LABELS: Arte Nova
WORKS: Don Giovanni
PERFORMER: Kwangchul Youn, Regina Schörg, Heidi Brunner, Jeffrey Francis, Maurizio Muraro, Birgid Steinberger, Reinhard Mayr, Reinhard Hagen; Chorus Sine Nomine, Vienna RSO/Bertrand de Billy
CATALOGUE NO: 74321 98338 2
Bertrand de Billy herewith completes his trio of recordings of Mozart operas on Da Ponte librettos. As in the Figaro I reviewed last October, the French conductor – chief of the Vienna orchestra on duty here and also Barcelona’s Liceu Theatre – leads a Mozart reading of exceptional qualities.
From the first bars this shows itself a lean-limbed, tinglingly dramatic Don Giovanni, employing modern instruments and period performing styles. (The version given is the Prague original, with the usually included later Viennese variants appended on disc 3.) It moves fast – in this de Billy’s account improves considerably upon Daniel Harding’s recent ‘live from Aix’ recording (Virgin, reviewed August 2000), a Mozart performance of similar approach and stylistic grounding – but it seldom sounds driven. Moments of wit and irony register vividly in the instrumental commentary. The closing sextet, taken more broadly than expected, is not the letdown it sometimes seems to be after the cataclysms of the previous scene, but a wonderfully natural and satisfying conclusion to what, after all, is termed on its title page a dramma giocoso.
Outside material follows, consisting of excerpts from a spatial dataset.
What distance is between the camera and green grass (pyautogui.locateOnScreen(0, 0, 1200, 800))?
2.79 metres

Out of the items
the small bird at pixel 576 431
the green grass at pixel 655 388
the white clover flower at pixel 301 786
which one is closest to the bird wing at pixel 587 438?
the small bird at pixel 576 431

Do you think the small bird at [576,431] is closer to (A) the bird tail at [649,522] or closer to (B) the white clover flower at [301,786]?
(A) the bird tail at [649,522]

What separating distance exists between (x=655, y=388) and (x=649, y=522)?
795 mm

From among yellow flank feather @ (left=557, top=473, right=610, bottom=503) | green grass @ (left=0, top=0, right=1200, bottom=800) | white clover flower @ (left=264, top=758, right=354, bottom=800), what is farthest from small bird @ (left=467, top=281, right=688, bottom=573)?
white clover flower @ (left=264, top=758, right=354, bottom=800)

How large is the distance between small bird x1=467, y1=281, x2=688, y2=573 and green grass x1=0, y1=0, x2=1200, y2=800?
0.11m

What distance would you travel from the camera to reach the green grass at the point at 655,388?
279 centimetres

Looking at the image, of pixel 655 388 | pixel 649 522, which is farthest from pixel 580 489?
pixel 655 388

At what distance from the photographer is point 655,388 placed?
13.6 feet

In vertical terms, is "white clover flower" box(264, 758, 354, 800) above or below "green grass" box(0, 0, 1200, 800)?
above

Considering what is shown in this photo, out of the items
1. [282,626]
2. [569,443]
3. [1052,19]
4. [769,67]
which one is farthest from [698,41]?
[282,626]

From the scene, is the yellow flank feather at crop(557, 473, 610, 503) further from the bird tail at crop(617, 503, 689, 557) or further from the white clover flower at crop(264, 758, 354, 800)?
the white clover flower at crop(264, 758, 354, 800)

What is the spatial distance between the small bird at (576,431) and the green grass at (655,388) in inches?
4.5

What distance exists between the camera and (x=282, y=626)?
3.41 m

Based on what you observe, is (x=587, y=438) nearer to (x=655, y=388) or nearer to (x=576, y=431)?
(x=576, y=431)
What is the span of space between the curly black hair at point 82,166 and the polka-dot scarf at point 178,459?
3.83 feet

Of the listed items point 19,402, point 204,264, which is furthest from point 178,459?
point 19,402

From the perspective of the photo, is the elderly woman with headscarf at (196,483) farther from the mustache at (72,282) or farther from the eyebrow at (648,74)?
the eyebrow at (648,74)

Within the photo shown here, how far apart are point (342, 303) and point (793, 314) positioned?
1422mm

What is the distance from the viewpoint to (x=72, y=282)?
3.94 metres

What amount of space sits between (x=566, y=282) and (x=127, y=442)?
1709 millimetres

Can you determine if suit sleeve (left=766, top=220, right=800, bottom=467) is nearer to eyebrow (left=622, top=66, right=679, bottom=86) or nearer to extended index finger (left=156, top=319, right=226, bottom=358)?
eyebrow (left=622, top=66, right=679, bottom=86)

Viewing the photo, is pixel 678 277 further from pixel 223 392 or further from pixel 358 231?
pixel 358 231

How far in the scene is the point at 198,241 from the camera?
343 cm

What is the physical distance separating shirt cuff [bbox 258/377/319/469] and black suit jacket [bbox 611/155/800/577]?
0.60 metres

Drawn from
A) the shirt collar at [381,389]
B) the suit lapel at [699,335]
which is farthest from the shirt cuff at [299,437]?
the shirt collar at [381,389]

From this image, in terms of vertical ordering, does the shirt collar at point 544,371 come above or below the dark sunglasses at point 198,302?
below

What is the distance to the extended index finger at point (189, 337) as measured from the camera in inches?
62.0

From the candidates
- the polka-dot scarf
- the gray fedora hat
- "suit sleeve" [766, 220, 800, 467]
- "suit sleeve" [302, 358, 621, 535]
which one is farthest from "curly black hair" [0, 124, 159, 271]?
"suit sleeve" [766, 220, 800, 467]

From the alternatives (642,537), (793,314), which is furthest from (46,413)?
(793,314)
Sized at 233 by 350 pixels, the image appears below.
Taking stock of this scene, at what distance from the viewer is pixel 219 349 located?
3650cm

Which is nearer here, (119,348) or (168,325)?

All three of de Billy’s Mozart-Da Ponte recording casts share singers, and have in common virtues of dramatic alertness, sharp-cut verbal delivery (the Italian Leporello particularly deft) and light-footed musicality. A third time, however, the absence of any truly outstanding Mozart voices proves telling. The men score over the women – all three sopranos are monochrome and too similar of timbre – and in the title role the Korean Kwangchul Youn at least approaches the front rank; but having a bass Giovanni alongside a bass Leporello and Masetto leads to both heaviness and moments of confusion. My own favourite Don Giovanni recordings have not been displaced: the classic Giulini and Haitink sets (both EMI), Gardiner’s on period instruments (DG Archiv), and, in some ways the best of all worlds, Mackerras’s (Telarc). Still, for its conducting this latest is greatly worth hearing.